Buffett has put together a collection of businesses that are not only highly profitable, but also remarkably immunized from creative destruction, which provides a margin of safety. It is not a stretch to assume that one hundred years from now BNSF will still be riding the rails, BH power will be providing energy in one form or another and BH insurance companies will be underwriting. This also is rare.
The key question that will drive Berkshire’s results going forward is whether Buffett or his successors will be able to intelligently put to work the enormous capital the company generates.
For now, Berkshire has shown that it still has this capacity to do this given the following options.
- Tuck-in acquisitions and organic growth, i.e. NFM Texas store
- Large cap-ex investments in rails and energy. Tens of billions can be put to work here over time at satisfactory returns, i.e. 11%-12%.
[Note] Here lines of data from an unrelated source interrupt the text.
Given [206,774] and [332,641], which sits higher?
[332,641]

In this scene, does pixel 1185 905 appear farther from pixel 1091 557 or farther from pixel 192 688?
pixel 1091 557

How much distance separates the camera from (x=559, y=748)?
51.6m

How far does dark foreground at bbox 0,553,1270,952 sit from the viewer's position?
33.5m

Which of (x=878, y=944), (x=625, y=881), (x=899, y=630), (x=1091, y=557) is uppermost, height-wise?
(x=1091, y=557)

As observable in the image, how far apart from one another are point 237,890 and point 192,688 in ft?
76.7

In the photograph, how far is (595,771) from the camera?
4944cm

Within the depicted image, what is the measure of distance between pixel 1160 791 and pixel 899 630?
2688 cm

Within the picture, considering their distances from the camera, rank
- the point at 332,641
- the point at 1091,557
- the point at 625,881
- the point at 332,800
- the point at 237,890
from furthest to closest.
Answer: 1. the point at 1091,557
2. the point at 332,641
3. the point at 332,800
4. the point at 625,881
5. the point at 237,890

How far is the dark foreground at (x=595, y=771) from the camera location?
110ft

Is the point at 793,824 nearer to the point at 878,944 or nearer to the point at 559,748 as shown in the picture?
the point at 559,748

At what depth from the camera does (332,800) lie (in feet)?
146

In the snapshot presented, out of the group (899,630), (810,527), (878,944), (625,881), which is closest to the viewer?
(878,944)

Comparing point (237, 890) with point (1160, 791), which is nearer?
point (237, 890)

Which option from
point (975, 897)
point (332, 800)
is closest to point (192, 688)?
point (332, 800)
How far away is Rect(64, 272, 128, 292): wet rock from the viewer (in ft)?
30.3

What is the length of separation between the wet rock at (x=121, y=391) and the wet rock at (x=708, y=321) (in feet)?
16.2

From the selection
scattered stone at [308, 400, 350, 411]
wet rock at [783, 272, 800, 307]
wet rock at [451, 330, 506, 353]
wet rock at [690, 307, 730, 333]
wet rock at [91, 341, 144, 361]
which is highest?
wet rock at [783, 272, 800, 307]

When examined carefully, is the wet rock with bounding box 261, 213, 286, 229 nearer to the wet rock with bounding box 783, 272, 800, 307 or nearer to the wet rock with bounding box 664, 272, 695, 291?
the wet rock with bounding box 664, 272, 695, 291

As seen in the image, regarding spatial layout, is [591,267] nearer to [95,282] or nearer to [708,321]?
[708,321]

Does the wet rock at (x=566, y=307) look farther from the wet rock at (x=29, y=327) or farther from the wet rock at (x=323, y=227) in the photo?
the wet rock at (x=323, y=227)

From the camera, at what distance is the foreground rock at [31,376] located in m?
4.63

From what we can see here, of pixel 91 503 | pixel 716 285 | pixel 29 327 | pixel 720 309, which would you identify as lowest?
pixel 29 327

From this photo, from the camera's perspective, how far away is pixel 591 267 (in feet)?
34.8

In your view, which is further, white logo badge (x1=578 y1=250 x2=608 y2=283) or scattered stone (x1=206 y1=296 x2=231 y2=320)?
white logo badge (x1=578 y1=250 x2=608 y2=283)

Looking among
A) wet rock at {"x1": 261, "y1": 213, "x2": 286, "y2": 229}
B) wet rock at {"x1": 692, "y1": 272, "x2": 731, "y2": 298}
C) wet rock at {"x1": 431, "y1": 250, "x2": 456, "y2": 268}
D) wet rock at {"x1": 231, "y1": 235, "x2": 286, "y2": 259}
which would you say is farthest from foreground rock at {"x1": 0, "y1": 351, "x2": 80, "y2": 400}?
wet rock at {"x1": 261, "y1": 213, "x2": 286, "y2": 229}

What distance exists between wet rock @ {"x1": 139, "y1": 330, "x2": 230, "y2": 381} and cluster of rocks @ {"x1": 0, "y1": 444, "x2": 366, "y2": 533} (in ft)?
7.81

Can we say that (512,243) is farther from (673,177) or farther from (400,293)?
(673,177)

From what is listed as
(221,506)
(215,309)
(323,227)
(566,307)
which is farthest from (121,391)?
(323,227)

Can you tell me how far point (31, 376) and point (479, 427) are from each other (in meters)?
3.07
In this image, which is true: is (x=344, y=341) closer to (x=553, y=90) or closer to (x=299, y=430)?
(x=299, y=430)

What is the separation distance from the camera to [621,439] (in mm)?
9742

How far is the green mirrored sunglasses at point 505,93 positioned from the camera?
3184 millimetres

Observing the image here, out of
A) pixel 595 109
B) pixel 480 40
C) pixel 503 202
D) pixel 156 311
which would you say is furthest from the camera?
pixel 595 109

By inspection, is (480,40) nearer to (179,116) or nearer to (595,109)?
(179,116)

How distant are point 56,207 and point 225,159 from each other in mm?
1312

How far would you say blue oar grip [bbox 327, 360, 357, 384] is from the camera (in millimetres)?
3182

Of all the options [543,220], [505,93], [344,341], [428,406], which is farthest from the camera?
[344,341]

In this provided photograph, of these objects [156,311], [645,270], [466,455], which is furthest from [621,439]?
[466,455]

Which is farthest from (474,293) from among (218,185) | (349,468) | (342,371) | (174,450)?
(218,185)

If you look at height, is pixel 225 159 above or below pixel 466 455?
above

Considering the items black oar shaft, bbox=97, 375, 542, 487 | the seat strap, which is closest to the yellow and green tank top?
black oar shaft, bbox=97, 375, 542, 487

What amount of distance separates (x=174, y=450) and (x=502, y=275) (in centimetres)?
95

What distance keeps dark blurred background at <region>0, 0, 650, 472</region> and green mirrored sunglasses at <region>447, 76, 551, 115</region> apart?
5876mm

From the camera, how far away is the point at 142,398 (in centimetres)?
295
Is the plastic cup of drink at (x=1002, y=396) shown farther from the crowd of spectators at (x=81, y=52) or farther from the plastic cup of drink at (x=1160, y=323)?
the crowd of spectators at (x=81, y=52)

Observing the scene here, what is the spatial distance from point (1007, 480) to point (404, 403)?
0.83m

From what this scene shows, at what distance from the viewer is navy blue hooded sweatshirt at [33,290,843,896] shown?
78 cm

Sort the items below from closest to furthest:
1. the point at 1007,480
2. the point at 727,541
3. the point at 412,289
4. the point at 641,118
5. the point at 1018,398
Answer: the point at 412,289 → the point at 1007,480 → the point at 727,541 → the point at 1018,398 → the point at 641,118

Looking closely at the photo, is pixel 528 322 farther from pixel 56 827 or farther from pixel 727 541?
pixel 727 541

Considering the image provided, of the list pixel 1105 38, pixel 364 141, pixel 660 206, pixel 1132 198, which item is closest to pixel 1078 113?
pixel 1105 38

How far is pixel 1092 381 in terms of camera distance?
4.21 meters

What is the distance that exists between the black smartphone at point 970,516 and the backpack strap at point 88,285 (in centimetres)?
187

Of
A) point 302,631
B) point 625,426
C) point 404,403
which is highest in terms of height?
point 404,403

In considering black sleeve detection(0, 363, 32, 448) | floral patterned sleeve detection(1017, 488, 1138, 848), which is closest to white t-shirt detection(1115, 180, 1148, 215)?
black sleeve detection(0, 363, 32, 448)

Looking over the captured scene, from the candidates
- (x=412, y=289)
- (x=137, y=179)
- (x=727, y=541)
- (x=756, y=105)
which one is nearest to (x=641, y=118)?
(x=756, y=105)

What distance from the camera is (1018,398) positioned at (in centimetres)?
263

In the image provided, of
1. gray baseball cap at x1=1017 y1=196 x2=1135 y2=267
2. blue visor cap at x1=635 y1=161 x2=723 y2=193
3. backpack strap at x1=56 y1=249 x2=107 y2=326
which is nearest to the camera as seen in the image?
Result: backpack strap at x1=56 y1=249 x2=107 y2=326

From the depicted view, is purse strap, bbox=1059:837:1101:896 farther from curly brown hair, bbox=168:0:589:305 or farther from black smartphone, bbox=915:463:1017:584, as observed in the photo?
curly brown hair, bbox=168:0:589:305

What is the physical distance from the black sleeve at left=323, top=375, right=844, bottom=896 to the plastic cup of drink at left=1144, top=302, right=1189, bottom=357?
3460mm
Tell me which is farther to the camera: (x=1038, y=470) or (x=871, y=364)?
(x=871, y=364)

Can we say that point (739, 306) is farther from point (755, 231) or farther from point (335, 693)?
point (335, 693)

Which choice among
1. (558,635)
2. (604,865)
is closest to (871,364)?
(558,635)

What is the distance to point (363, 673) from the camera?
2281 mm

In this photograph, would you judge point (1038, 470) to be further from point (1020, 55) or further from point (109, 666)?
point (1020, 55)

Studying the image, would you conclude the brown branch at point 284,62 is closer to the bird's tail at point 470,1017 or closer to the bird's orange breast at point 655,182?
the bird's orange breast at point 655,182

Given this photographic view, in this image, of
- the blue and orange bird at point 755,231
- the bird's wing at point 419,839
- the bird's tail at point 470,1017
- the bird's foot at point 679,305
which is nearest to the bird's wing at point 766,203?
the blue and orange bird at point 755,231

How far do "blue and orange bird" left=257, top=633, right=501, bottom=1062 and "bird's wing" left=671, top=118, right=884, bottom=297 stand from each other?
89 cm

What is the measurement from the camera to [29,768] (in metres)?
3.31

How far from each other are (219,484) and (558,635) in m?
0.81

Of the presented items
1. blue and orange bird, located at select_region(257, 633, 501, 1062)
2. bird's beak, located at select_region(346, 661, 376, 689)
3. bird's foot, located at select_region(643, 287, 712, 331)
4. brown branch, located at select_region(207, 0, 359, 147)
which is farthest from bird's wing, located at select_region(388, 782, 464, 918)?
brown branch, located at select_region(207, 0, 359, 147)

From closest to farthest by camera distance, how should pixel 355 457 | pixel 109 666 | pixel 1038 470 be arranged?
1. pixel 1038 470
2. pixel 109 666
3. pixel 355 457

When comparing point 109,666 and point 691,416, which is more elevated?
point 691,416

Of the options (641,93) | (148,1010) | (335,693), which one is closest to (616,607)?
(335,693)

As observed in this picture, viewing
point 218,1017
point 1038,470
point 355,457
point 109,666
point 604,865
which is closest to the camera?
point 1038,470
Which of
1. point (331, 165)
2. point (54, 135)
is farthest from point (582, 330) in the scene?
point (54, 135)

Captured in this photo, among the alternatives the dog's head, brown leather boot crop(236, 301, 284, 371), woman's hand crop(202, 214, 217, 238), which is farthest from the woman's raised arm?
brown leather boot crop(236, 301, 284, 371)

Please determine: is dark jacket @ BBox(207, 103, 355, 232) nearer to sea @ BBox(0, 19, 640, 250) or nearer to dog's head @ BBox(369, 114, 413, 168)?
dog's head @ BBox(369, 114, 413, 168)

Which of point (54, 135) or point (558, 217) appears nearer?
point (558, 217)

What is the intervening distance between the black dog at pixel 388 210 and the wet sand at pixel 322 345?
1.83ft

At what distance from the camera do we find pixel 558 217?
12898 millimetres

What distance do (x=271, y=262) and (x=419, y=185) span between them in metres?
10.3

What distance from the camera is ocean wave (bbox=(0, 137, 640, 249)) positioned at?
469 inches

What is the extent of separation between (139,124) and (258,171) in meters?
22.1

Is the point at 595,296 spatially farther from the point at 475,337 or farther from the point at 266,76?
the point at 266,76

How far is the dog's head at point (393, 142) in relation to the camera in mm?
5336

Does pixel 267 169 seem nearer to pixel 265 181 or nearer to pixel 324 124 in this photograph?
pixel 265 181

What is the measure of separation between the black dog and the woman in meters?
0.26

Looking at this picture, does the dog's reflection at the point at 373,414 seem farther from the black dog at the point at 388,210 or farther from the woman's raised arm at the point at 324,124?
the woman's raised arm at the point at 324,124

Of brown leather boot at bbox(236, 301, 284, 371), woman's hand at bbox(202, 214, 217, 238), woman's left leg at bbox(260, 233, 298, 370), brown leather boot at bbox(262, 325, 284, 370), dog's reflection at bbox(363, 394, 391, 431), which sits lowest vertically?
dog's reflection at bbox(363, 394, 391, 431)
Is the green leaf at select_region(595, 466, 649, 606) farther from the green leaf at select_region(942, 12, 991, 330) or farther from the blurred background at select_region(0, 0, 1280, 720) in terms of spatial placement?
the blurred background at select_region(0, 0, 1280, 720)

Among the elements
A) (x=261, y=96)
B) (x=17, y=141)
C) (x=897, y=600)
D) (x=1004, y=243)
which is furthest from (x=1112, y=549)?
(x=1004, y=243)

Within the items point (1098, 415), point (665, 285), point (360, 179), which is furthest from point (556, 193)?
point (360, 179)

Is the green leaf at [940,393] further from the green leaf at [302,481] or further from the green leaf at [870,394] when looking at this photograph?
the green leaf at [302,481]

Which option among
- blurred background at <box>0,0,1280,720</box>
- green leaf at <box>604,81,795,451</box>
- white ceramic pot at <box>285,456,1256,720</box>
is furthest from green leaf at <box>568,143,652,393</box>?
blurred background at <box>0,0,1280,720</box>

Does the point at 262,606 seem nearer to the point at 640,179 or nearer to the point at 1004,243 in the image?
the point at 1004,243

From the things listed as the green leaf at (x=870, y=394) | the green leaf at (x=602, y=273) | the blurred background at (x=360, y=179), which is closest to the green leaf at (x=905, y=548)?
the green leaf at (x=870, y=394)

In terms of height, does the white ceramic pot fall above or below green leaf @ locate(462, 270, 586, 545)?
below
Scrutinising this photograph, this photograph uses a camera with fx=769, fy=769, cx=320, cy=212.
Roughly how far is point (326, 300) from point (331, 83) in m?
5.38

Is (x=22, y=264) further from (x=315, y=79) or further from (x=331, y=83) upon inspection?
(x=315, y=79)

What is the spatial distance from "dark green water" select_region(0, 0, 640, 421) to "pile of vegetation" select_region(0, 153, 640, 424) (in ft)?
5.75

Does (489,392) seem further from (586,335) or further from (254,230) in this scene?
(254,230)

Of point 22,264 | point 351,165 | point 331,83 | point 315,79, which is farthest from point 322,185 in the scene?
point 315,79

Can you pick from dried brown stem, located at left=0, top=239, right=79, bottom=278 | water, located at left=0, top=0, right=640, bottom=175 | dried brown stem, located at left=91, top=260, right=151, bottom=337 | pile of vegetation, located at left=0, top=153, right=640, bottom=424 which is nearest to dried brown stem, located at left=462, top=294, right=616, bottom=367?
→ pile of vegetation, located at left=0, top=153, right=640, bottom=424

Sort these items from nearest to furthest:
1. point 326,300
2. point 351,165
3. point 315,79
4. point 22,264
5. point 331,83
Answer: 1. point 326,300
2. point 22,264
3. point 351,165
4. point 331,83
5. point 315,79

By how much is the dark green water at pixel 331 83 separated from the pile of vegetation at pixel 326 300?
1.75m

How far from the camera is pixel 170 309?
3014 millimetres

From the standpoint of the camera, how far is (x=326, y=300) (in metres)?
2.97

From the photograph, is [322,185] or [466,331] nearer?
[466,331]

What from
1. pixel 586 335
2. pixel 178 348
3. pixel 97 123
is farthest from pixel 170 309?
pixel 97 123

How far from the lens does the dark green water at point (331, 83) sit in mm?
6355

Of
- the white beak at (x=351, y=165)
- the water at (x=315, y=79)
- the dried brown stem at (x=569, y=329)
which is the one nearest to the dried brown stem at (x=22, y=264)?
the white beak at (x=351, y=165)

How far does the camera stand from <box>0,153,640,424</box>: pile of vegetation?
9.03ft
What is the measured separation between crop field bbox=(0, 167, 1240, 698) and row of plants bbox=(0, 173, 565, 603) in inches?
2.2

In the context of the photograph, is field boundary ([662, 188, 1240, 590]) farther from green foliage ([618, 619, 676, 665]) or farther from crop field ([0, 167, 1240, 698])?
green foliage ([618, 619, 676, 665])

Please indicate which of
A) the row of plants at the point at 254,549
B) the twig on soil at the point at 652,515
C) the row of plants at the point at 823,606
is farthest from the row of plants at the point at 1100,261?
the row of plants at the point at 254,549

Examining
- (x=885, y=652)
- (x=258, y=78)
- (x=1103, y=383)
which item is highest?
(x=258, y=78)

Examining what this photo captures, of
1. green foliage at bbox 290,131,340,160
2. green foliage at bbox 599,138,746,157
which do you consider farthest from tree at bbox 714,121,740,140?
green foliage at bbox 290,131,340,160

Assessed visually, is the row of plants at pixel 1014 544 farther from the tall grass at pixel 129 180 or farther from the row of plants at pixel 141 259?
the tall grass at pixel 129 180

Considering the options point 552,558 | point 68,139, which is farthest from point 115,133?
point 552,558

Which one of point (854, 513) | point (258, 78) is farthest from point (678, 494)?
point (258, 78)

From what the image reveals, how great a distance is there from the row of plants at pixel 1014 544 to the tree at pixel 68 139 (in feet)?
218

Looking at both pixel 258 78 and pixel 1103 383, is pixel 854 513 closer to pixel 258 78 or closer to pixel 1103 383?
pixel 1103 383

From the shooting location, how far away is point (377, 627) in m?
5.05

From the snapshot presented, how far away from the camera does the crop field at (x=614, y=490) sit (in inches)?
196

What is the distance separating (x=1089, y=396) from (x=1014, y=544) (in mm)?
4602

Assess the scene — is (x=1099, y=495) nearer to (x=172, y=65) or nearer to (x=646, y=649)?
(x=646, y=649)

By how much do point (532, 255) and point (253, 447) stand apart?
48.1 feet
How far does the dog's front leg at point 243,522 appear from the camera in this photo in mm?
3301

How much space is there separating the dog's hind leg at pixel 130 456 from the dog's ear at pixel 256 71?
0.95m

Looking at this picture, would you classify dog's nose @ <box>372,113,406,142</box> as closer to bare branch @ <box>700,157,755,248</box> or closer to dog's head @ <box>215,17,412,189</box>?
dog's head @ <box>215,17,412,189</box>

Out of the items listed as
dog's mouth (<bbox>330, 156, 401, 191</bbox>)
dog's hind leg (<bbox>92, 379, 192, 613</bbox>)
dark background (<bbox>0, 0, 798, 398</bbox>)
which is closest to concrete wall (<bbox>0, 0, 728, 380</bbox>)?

- Stakes in publicly traded companies
- An occasional whale (this may be aided by 3G Capital)
- “Special Deals” (such as those done with Goldman, GE, BOA, etc.) – Buffett thinks these will still be available after he is gone, based on Berkshire’s reputation and its ability to write a huge check.
- Something we are not thinking about. This may seem a bit of a stretch (and certainly not something to count on) but Buffett is an investing genius who has surprised many times in the past by coming up with new ways to deploy capital.
Another positive is that Berkshire is one the few companies that will have both the firepower – cash, operating profits, borrowing capacity, liquid securities – and investing philosophy to exploit Mr. Market when he goes into a future depressed state. Moreover, confidence is growing that Todd Combs and Ted Weschler are skilled investors who could have a long and successful run ahead of them at Berkshire.